Apina Tupuna Guesthouse
Apina Tupuna Guesthouse

Easter Island has a reputation for being a very expensive travel destination and in some ways this is well-deserved.  With round-trip ticket prices from the mainland reaching towards $1000, getting there is certainly expensive.  If you can get past the transportation costs (book with miles!) then, with a little effort, the island can be surprisingly affordable.  About the same as mainland Chile.

Guesthouse kitchen
Guesthouse kitchen

Accommodation options on Rapa Nui range from high-end resorts all the way down to camping.  Though guesthouse prices are much higher than they were a few years back (when a friend of mine visited) we were still able to find a double room with shared bath at a conveniently located guesthouse for 22,000 CLP per night (about 44 USD).  This included breakfast and access to a shared kitchen.

Peanut butter sandwiches, green apples and crackers.  Our first meal on Easter Island.
Peanut butter sandwiches, green apples and crackers. Our first meal on Easter Island.

Prepared food is perhaps the biggest budget killer.  At the cheap take-away places in Hanga Roa you are looking at $10 or more for a meal and at the proper restaurants upwards of $20 or more.  A far more economical option is to prepare your own food.  The grocery store prices are certainly higher than the mainland but it is still much cheaper than eating out.

Locals shop for their produce early at the market and the truck vendors
Locals shop for their produce early at the market and the truck vendors

Before we left the mainland we stocked up on some staples (rice, lentils, split peas).  During our first afternoon on the island we scoured the minimarkets and found nothing but extremely expensive and bad-looking produce.  We learned later that the produce sold in the minimarkets all comes from the mainland on Wednesday’s LAN flight and we were shopping on a Tuesday.  Week-old vegetables aren’t that appetizing!  A far better option was found the next morning at the town feria were locally-grown produce is sold.  Lower prices and higher quality but you have to get there early to get the best veggies.

- _Raw records_:
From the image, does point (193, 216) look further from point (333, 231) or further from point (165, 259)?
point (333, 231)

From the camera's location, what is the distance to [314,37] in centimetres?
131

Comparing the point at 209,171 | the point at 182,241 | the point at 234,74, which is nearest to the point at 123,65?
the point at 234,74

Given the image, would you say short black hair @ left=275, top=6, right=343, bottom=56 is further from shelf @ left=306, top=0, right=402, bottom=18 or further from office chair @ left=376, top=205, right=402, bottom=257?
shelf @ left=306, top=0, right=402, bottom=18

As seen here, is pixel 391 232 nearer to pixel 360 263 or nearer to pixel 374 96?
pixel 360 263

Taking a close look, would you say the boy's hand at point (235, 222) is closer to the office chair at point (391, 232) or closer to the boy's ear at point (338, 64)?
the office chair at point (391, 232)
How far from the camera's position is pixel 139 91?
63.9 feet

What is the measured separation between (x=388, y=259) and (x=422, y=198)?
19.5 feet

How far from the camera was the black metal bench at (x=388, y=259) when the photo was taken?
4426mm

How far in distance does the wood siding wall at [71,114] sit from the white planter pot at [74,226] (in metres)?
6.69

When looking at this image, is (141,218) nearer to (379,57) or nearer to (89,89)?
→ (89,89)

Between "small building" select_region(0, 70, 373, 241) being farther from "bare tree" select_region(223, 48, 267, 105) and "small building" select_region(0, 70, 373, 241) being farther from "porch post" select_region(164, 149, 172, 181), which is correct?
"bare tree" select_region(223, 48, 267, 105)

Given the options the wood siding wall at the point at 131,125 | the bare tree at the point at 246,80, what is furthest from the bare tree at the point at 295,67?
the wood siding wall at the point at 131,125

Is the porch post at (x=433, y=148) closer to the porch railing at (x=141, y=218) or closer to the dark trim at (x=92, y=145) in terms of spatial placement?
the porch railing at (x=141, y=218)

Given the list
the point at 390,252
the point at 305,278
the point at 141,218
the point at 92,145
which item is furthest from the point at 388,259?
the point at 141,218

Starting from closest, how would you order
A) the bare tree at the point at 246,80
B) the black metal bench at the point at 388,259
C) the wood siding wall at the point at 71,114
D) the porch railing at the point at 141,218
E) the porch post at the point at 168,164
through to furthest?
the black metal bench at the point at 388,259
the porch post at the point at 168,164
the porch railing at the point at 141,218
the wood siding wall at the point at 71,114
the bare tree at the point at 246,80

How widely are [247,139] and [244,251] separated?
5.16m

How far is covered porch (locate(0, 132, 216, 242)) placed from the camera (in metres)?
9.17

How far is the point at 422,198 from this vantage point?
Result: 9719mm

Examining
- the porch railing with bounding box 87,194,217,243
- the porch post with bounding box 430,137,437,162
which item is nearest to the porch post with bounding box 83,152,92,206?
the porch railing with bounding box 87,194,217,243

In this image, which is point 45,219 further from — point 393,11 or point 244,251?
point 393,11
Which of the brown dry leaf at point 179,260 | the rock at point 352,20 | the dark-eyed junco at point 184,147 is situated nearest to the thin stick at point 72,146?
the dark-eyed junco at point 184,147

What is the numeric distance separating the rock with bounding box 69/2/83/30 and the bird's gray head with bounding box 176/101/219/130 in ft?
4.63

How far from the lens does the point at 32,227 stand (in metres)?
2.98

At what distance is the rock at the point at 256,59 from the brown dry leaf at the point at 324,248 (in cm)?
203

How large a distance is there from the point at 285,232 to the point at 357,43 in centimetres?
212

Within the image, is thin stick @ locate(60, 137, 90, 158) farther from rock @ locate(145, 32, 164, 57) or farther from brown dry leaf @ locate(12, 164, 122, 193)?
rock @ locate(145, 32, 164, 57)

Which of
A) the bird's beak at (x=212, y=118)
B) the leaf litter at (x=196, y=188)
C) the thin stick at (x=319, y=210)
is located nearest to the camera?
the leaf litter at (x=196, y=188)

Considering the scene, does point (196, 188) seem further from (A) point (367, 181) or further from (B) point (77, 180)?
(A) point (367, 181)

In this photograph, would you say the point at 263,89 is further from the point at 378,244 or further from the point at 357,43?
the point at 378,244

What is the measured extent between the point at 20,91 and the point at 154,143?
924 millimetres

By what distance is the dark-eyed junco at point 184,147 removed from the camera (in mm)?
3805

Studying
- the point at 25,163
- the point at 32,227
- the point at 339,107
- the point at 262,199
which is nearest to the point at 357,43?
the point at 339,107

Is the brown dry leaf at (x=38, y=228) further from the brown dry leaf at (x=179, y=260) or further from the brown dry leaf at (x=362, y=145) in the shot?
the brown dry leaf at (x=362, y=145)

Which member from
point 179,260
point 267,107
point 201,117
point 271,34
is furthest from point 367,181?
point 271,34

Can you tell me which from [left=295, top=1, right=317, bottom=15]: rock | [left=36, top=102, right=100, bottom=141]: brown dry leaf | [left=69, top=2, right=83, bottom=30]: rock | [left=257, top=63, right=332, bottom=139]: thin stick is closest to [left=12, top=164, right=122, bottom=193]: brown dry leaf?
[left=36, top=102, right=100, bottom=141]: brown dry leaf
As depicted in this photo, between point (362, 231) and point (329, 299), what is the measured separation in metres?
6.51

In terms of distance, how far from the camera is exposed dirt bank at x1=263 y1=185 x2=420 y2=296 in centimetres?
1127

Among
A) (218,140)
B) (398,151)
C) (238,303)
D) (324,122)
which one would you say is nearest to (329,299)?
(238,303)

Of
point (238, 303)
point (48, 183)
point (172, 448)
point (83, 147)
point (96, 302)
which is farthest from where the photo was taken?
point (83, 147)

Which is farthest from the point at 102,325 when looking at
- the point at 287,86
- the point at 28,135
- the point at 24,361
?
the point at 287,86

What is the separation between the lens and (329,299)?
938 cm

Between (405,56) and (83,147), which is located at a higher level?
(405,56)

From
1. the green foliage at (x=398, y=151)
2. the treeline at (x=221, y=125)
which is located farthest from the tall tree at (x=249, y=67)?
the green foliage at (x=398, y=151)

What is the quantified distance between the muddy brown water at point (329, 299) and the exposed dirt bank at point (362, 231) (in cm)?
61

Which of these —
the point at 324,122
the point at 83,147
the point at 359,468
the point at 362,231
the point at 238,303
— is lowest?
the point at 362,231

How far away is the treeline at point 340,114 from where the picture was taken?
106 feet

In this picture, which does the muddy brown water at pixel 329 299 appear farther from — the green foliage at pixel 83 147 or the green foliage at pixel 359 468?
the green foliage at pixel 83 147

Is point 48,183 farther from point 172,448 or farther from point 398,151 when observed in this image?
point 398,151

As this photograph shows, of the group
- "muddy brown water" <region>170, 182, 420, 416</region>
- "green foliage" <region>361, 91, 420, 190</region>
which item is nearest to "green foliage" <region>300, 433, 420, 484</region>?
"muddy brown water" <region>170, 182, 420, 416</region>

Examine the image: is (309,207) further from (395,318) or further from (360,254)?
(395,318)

- _Work to do_:
**A)** Answer these questions from the Easter Island travel text, one line each:
(i) What did the double room with shared bath cost per night?
(ii) On which day's LAN flight does the minimarket produce arrive?
(iii) What does a meal at the cheap take-away places in Hanga Roa cost?
**B)** Please write out the lines of the listing again, starting at the line that contains "Examine the image: is" and continuing through the end of the listing. Shift each coordinate in the answers by adding 83 to every number.

- _Answers for this exercise_:
**A)**
(i) 22,000 CLP per night (about 44 USD)
(ii) Wednesday's
(iii) $10 or more

**B)**
Examine the image: is (309,207) further from (395,318) or further from (360,254)?
(478,401)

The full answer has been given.